Tutorial 2 - The Basics in R

Introduction

Make sure you have access to or have installed R and RStudio prior to beginning this tutorial. There are details on how to do this correctly in tutorial 1. If following along on your own version of RStudio, this would be the time to open up a new script (and/or project) file, and save it in a logical place.

What are functions?

In tutorial 1, there were vague mentions of functions without any real explanation as to what they are. A function is a set of instructions for transforming a set of inputs into a set of outputs. The inputs are called ‘arguments’, and they can be anything (e.g., numbers, letters, files). The outputs are called ‘results’ or ‘values’, and these can also be anything (e.g., numbers, files, plots). Functions are typically used to store lengthy operations within a computer program, which have to be repeated several times on different input values.

In tutorial 1, you also learned about packages like dplyr. These are essentially containers for a series of functions. In R, there are a few packages which are loaded by default that contain the base functionality of the programming language. We will talk about some of those functions here.

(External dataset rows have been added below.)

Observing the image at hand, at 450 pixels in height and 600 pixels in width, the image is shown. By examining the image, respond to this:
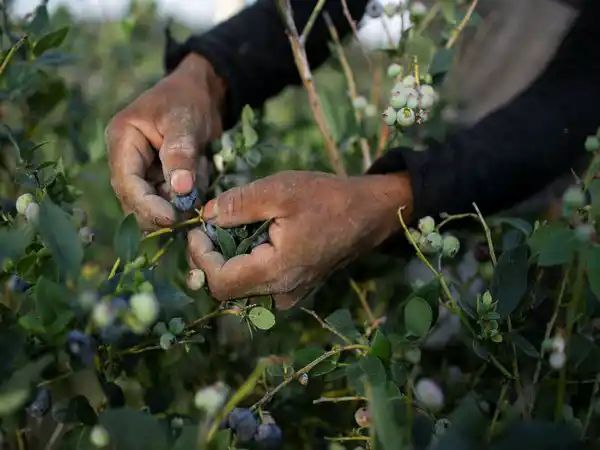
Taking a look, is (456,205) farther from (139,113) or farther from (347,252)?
(139,113)

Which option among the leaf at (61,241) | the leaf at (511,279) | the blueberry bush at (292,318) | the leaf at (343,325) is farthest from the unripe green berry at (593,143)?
the leaf at (61,241)

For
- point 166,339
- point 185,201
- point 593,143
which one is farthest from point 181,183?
Result: point 593,143

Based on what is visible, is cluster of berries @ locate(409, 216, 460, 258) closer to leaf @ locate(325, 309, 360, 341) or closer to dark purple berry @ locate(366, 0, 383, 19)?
leaf @ locate(325, 309, 360, 341)

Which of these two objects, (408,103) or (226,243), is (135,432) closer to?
(226,243)

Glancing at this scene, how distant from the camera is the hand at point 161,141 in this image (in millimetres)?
1020

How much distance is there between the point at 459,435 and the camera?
591 mm

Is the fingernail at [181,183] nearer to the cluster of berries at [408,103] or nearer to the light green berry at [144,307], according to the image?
the cluster of berries at [408,103]

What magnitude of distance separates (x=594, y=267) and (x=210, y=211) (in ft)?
1.41

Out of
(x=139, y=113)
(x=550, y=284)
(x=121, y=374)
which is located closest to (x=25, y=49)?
(x=139, y=113)

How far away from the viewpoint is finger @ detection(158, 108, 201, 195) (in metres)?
1.01

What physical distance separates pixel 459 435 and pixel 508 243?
1.56 feet

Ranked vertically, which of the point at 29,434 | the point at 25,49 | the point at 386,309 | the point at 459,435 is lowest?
the point at 386,309

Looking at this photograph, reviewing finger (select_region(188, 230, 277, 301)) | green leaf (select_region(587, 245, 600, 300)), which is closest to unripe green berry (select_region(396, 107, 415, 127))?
finger (select_region(188, 230, 277, 301))

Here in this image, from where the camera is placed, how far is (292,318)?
4.21 feet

Creating Simple Vectors in R

In order to do just about anything in R (aside from general arithmetic), you need some data to work with. We can create something called a vector, which is a collection of, in this case, things (numbers or strings of characters), using the c() function. The c here is may not seem incredibly informative but it stands for concatenate; to link things together in a chain.

Let’s have a go.

# try running these lines first 
c(1, 2, 3, 6)

c("elephant", "fish", "lion")

# try and make your own vector of numbers 

# the your own vector of strings 

# what happens if you combine vectors and strings?

These lines of code, if run in RStudio would run in the console but the outputs would not save anywhere. If you wish to access vector for use later on, you can assign them a name using the assignment arrow, <-, and they will be stored in your R session environment (in the Environment pane in RStudio).

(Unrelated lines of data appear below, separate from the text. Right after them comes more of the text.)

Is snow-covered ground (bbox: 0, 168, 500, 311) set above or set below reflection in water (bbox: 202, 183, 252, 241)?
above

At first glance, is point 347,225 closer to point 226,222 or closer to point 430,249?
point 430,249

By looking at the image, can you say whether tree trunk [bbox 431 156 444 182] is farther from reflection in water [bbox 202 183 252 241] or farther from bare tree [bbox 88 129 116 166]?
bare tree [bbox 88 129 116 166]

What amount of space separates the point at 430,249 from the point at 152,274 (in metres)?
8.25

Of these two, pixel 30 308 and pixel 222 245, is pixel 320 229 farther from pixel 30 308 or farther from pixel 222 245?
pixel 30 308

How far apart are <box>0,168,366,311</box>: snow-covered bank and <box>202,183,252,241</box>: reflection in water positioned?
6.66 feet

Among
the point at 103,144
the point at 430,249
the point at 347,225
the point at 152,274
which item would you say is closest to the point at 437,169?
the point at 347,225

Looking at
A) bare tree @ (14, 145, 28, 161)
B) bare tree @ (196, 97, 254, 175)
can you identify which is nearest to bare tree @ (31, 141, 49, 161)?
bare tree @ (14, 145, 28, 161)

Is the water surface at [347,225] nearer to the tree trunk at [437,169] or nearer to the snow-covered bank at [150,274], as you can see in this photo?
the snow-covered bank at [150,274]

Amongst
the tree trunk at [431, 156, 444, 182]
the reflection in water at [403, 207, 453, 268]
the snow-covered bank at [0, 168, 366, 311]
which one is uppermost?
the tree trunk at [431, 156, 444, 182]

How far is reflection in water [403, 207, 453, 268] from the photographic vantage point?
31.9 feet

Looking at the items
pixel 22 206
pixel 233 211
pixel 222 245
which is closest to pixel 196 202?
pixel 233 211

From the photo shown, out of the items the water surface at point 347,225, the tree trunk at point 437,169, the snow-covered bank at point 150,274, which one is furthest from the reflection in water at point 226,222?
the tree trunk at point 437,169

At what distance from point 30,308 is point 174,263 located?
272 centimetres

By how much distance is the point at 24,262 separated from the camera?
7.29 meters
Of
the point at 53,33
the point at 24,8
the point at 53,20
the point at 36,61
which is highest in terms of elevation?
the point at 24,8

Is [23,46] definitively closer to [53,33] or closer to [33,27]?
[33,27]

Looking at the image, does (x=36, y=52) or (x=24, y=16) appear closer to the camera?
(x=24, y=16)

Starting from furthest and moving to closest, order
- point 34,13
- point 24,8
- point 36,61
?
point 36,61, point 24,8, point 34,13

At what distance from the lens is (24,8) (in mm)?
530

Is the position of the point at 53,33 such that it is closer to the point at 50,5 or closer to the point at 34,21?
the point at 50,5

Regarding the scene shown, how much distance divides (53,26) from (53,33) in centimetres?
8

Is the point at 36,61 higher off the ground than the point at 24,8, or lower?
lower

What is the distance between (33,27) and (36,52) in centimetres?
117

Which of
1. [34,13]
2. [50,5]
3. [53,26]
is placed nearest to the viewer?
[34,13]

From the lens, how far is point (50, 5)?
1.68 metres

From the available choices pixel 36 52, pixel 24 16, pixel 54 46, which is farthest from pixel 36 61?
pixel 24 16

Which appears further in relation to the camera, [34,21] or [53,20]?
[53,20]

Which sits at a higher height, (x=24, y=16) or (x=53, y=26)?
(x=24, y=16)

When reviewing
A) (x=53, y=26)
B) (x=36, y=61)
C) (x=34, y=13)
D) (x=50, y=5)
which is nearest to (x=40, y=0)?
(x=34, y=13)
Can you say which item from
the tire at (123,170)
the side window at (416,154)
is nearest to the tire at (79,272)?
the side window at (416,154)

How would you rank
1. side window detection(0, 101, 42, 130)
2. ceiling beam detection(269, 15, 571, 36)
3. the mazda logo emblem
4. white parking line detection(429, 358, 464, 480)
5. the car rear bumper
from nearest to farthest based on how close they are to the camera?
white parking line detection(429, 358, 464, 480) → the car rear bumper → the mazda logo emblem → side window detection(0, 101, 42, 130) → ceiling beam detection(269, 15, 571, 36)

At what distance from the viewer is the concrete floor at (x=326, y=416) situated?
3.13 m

Let’s practice assign object names here first.

# let's use our numerical vector from earlier 
vec1 <- c(1, 2, 3, 6)

You may notice that when this is run, there is no output… This is because to view the output, you need to tell R that is what you want to do. For smaller objects, like this vector, you simply need to run the name of the object you want to see. This draws the object from your environment, and prints it the console for you. We will look at how to deal with larger objects in a later tutorial.

vec1 <- c(1, 2, 3, 6)
vec1

It’s your turn!

Try assigning our vector of strings a name, along with any vectors you created, and then print these by calling the name.

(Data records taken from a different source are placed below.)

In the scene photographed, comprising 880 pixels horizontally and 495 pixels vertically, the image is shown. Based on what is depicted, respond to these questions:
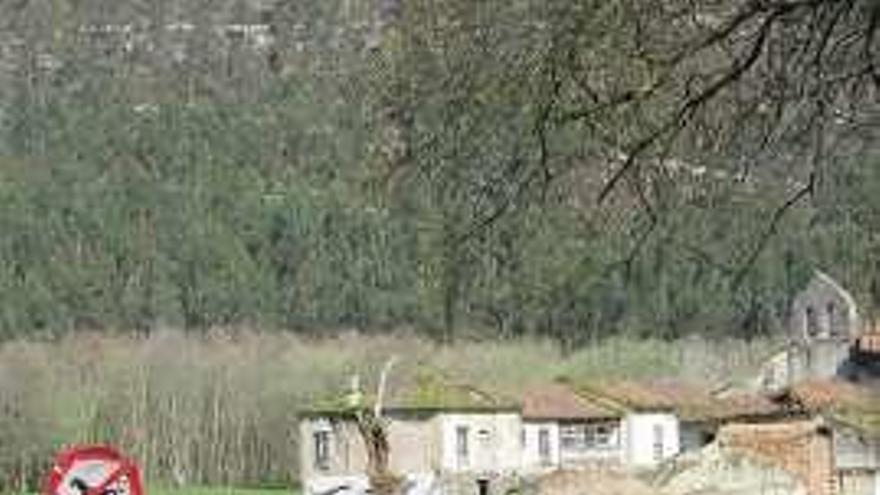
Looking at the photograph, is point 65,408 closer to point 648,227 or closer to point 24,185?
point 24,185

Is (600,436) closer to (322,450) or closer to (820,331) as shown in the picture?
(820,331)

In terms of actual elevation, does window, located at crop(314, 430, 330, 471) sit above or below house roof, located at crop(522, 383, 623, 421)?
below

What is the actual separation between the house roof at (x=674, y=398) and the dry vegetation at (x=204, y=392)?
532 inches

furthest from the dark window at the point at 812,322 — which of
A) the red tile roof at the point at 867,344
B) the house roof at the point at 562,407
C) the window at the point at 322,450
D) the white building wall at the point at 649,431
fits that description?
the window at the point at 322,450

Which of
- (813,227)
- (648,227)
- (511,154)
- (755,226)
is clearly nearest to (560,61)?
(511,154)

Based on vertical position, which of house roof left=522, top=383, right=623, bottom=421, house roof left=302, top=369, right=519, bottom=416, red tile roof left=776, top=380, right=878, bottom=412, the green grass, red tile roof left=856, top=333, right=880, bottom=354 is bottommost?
the green grass

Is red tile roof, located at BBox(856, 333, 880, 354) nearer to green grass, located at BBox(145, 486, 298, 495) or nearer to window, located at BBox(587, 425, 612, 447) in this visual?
window, located at BBox(587, 425, 612, 447)

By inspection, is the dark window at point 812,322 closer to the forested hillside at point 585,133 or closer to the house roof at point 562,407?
the house roof at point 562,407

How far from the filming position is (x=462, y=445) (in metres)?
67.9

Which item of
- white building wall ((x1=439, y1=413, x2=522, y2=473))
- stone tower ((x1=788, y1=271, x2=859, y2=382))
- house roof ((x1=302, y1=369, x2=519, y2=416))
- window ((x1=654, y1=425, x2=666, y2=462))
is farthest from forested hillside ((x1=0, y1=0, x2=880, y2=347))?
stone tower ((x1=788, y1=271, x2=859, y2=382))

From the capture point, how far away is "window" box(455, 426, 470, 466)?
221ft

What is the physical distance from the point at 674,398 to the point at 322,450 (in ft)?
47.5

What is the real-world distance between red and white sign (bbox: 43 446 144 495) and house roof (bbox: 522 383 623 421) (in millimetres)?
60352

Creating Numeric Vectors using `seq()`

The c() function in the previous section was a pretty simple one. All the inputs into the functions simply got joined together to form the output. Next we will look at another function seq() that is used to form sequence of numbers.

When learning a new function, the best thing to do if have a look at the help file.

help(seq)

Here, we can see what inputs the function requires, and example of how to use them. If using only the from = and to = arguments, e.g. seq(from = 0, to = 25), it will provide a vector of number from 0 to 25, increasing by 1 each step.

We will look at a couple of examples of how to use the from = and to = arguments in conjection with other inputs, namely, how to use the by = and/or the length.out = arguments. The others you can investigate on your own.

Using the `by =` argument

The by = argument specifies what the increment between values in the sequence should be. This much be numeric, but it is not restricted to integer values. Let’s see what this looks like in practise.

# integer increment
seq(from = 0, to = 6, by = 2)

# decimal increment
seq(from = 0, to = 1, by = 0.1)

# we could even assign this to an object in the environment 
myFirstSequence <- seq(from = 0, to = 6, by = 2)
myFirstSequence

# Try making some increment-specified sequences of your own!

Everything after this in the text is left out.